EXCERPTED PASSAGE:
════

The only time I felt anything anymore was when I was slashing my skin to pieces. Afterwards collapsing  on the floor sobbing. The slowly the emotions would slip from my grasp again. I was like a zombie I would just slip into this state. I would mechanically clean up the blood dress the wounds and then start cleaning the house.

My parents ended up finding out and they took it surprisingly well to begin with, but then the cracks began to show again. I saw a counsellor who helped me alot, but I had to hit rock bottom first.

I ceased to really exist I got really sick with a chest infection for 10 months. I have about 3 months of my life where I don't really remember much. I found myself spending hours staring into nothing. The scars got continually deeper, I had to get rushed to hospital twice in one week. I just didn't care about anything least of all myself. I dropped out of sixth form as I mucked up my coursework, in all my subjects but history which i strangely continued. I slept all the time or not at all. I was completely fucked up. I even cut all my hair off because it was just too much hassle.

The turning point came when I decided I was going to give myself one last scar and it might as well be a pretty one. So I got a tattoo that is so daft and represents all I want to be. Whenever I want to cut I think of it and smile. I still want to cut. Oh God do I want to cut with the way my life is right now, but I have to remain strong.

════

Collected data
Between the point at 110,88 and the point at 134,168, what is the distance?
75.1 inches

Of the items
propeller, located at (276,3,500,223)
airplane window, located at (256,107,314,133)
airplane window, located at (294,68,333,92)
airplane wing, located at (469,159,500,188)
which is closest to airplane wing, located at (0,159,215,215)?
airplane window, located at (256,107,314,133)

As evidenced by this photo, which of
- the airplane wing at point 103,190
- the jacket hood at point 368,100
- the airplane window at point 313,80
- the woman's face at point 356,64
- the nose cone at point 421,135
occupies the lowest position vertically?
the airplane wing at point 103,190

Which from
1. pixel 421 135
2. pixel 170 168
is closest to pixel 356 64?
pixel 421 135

════

QUESTIONS ON THE MATERIAL:
**a.** Answer these questions using the personal account:
(i) Who helped the writer a lot?
(ii) How long did the writer's chest infection last?
(iii) What did the writer get as one last scar?
**b.** Repeat the portion of the personal account between "My parents ended" and "rock bottom first.", inclusive.
None of the collected data is needed for this work.

TASK-BY-TASK RESULTS:
**a.**
(i) A counsellor
(ii) 10 months
(iii) A tattoo

**b.**
My parents ended up finding out and they took it surprisingly well to begin with, but then the cracks began to show again. I saw a counsellor who helped me alot, but I had to hit rock bottom first.